_Work instructions_
Can you rewrite the entries below with "door handle" swapped for "doorknob" and nothing else altered?

+--

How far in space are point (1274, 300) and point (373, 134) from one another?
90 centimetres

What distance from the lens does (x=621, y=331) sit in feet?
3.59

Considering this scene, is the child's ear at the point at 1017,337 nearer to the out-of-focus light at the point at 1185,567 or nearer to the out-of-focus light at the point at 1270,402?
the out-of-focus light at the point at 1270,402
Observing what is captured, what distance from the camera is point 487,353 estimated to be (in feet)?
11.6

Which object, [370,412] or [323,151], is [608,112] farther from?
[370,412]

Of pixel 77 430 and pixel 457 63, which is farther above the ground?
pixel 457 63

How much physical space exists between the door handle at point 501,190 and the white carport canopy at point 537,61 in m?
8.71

+--

_Task result_
How far in space are point (1274, 300) and point (373, 134) from one another?
90 centimetres

What distance from the lens does (x=621, y=331) sit in feet?
3.59

Considering this scene, is the child's ear at the point at 1017,337 nearer to the out-of-focus light at the point at 1185,567 or nearer to the out-of-focus light at the point at 1270,402?
the out-of-focus light at the point at 1270,402
Observing what is captured, what distance from the camera is point 487,353 estimated to be (in feet)?
11.6

Which object, [370,412] or [323,151], is [608,112] farther from?
[370,412]

Of pixel 77 430 and pixel 457 63, which is farther above the ground?
pixel 457 63

How much physical space exists between the doorknob at point 501,190 and the white carport canopy at point 537,61 in m?
8.71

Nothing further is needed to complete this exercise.